His family yesterday paid tribute to a 'true professional'.
The Ministry of Defence described him as a 'phenomenal, irreplaceable' individual who leaves behind his wife Nia, mother Sue and brother Kris.
Colour Serjeant Fortuna was born in Portsmouth and attended school in Cheltenham.
His family said: "Kevin was a true professional who loved his job and lived life to the full. He gave 19 loyal years to the Army and will be sadly missed by his wife, mother, family and friends.''
Colour Serjeant Fortuna was deployed to Afghanistan last month in command of a multiple of 12 Riflemen, the MoD said.
He joined the Army aged 16, where his potential was recognised at an early stage, joining the Gloucestershire Regiment in 1991 as a junior leader.
Colour Serjeant Fortuna served in Yugoslavia, Northern Ireland, Kosovo, Afghanistan and Iraq.
Lieutenant Colonel James de Labilliere, commanding officer, 1st Battalion, The Rifles said: "Colour Serjeant Fortuna was an utterly professional commander, Rifleman and a man of irreproachable integrity. His presence strengthened the battalion and the loss with his passing will be acute.

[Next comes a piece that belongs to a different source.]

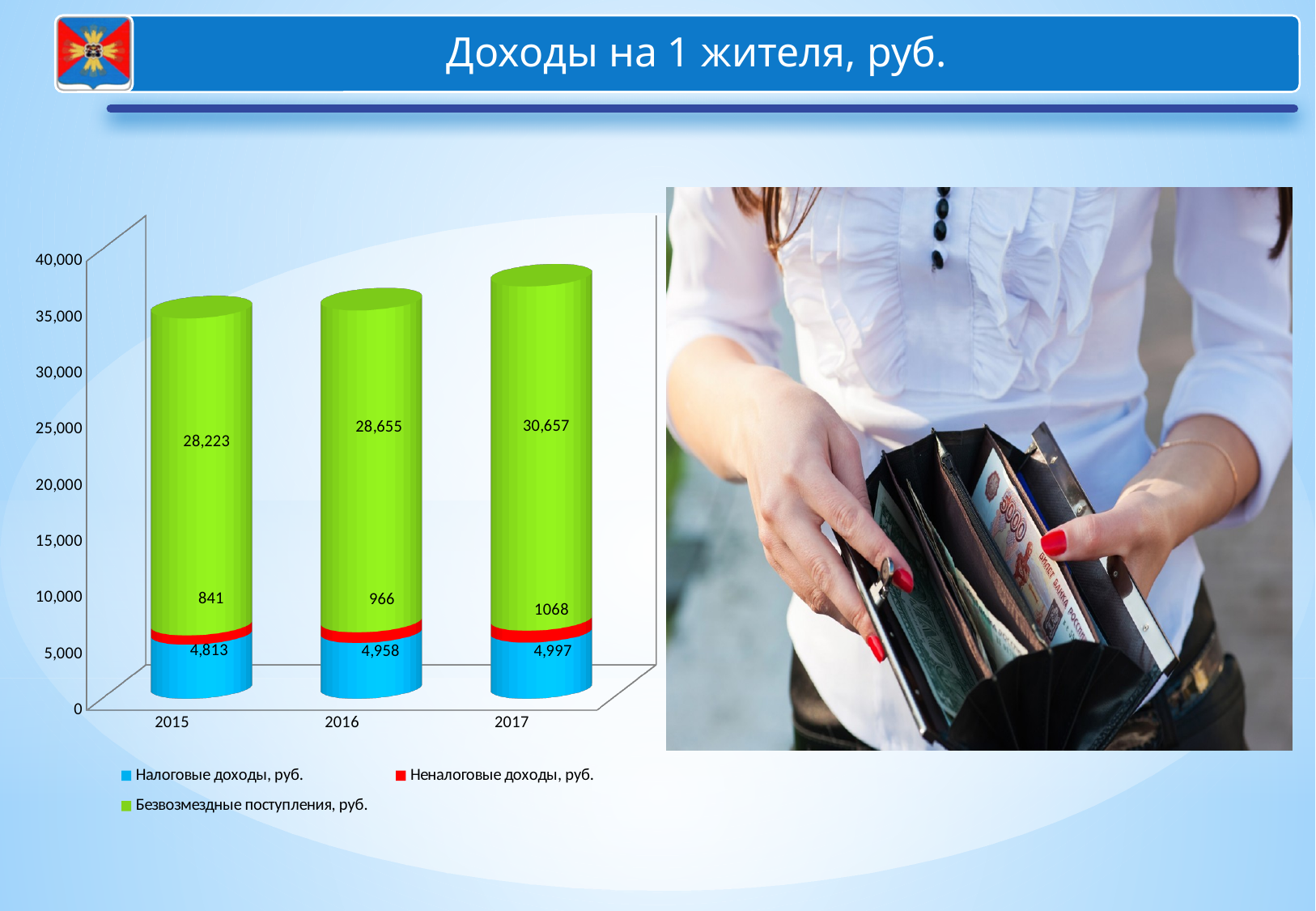
How many series does the legend list? 3 In which year is Безвозмездные поступления, руб. the highest? 2017 Which is larger: Налоговые доходы, руб. in 2016 or in 2015? 2016 In which year is Неналоговые доходы, руб. the lowest? 2015 What is the difference between Безвозмездные поступления, руб. in 2017 and in 2016? 2,002 What is the value of Неналоговые доходы, руб. for 2016? 966 How many years are shown on the x axis? 3 Do the values of Безвозмездные поступления, руб. rise or fall from 2015 to 2017? rise What is the total of the stacked bar for 2015? 33,877 What is the value of Безвозмездные поступления, руб. for 2017? 30,657 What is the value of Налоговые доходы, руб. for 2015? 4,813 What is the value of Неналоговые доходы, руб. for 2017? 1068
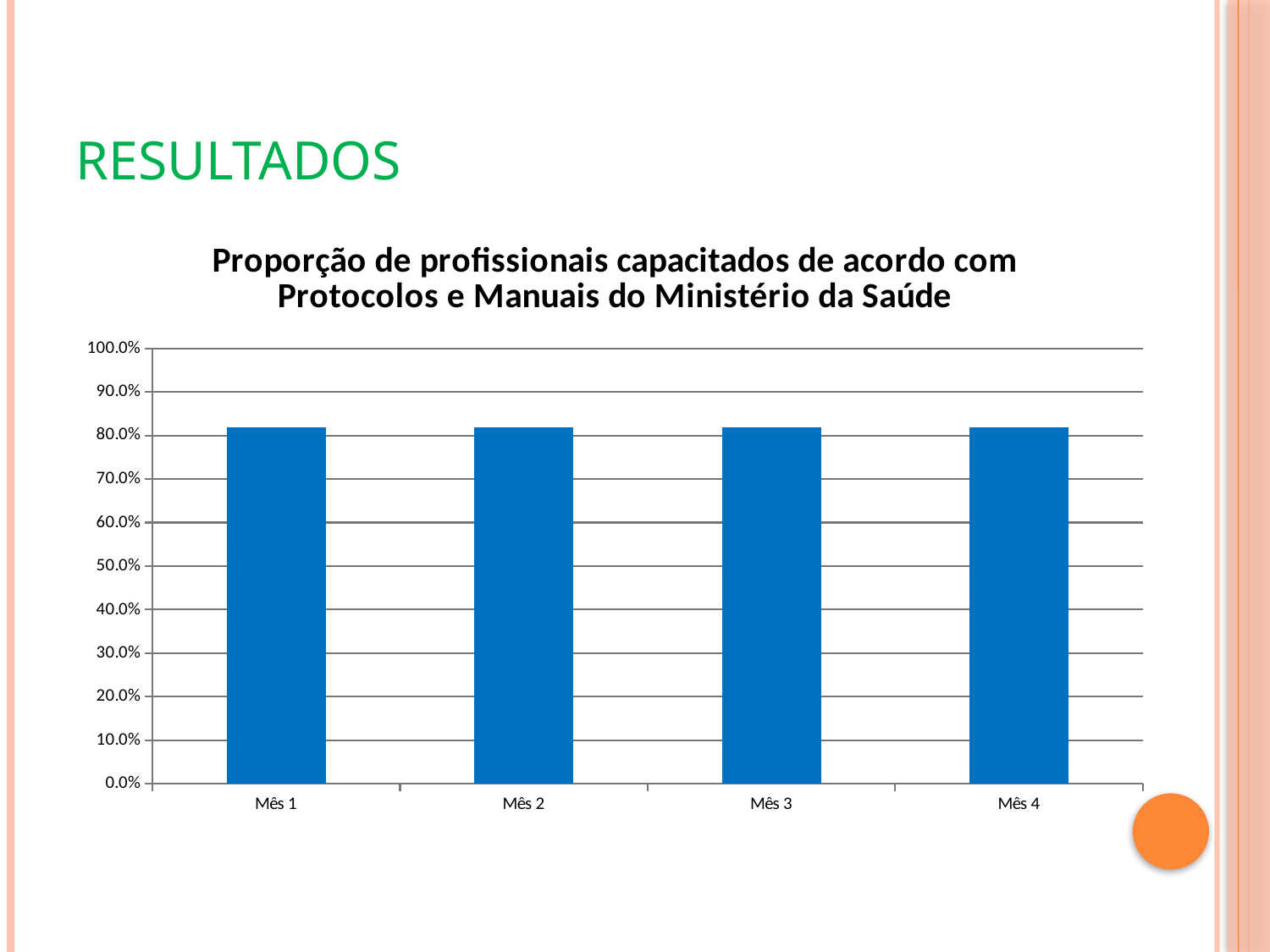
How many categories are shown on the x axis of the chart? 4 What is the highest value shown on the y axis of the chart? 100.0% Is the value for Mês 3 greater or less than 50.0%? greater Is the value for Mês 4 greater or less than 100.0%? less Is the value for Mês 2 greater or less than 90.0%? less What is the title of the chart? Proporção de profissionais capacitados de acordo com Protocolos e Manuais do Ministério da Saúde What kind of chart is shown on the slide? bar chart What is the label of the first category on the x axis? Mês 1 Do the values rise, fall, or stay roughly the same from Mês 1 to Mês 4? stay roughly the same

"He was remarkable for many reasons, not least his complete and unwavering commitment to his Riflemen and their care. He was a master tactician, and a soldier of great experience. He was to be a Company Serjeant Major in just three months time.''
Colour Serjeant Fortuna's death takes to 366 the number of UK military personnel killed in Afghanistan since the 2001 invasion.